In deze zaak heeft de kantonrechter van de Rechtbank Amsterdam op 16 april 2020 een vonnis gewezen in een civiele procedure tussen Tele2 Nederland B.V. (eisende partij) en een gedaagde partij die niet is verschenen. De procedure betreft een geschil over de nakoming van verplichtingen uit een overeenkomst die op afstand is gesloten. De eisende partij heeft de gedaagde partij opgeroepen om te reageren op een eerder ingediend informatieformulier, maar de gedaagde partij heeft hierop niet gereageerd.
De kantonrechter heeft ambtshalve getoetst of de eisende partij heeft voldaan aan de informatieverplichtingen zoals vastgelegd in artikel 6:230m en 6:230v van het Burgerlijk Wetboek. De rechter concludeert dat de eisende partij niet volledig aan deze verplichtingen heeft voldaan, wat leidt tot een gedeeltelijke afwijzing van de vordering. De kantonrechter wijst 25% van de resterende hoofdsom af als een doeltreffende en evenredige sanctie, en kent een bedrag van € 43,62 toe.

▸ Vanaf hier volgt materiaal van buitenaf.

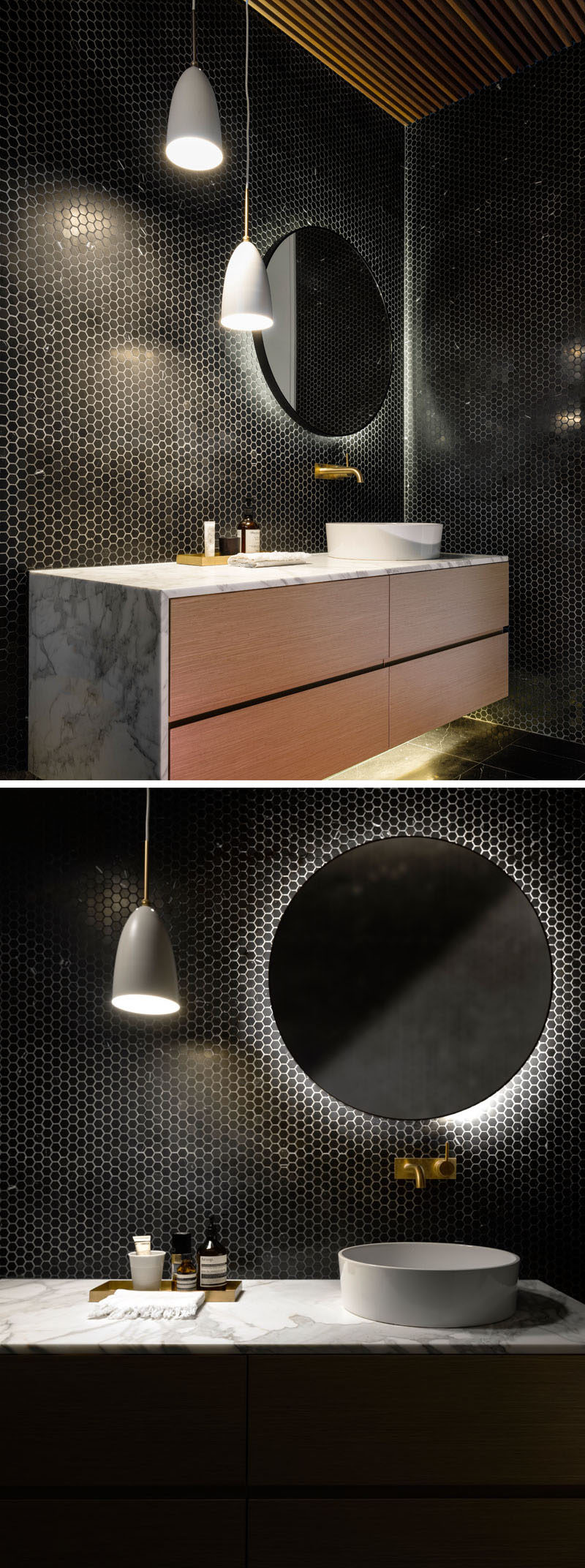 This bathroom has its walls covered in tiny black hexagonal tiles, and the vanity and mirror both feature hidden lighting.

Daarnaast heeft de kantonrechter vastgesteld dat de overeenkomst die op 16 mei 2017 is gesloten in een verkoopruimte is tot stand gekomen, waardoor de precontractuele informatieverplichtingen niet van toepassing zijn. Voor de overeenkomst die op 15 december 2017 online is gesloten, heeft de eisende partij echter niet voldoende informatie verstrekt aan de gedaagde partij, wat leidt tot een toewijzing van € 741,40 aan hoofdsom. De kantonrechter heeft ook de buitengerechtelijke kosten en proceskosten toegewezen, en de gedaagde partij is veroordeeld tot betaling van deze bedragen, inclusief wettelijke rente vanaf de datum van de dagvaarding.
Het vonnis is openbaar uitgesproken in aanwezigheid van de griffier, en de kantonrechter heeft de veroordelingen uitvoerbaar bij voorraad verklaard, terwijl het meer of anders gevorderde is afgewezen.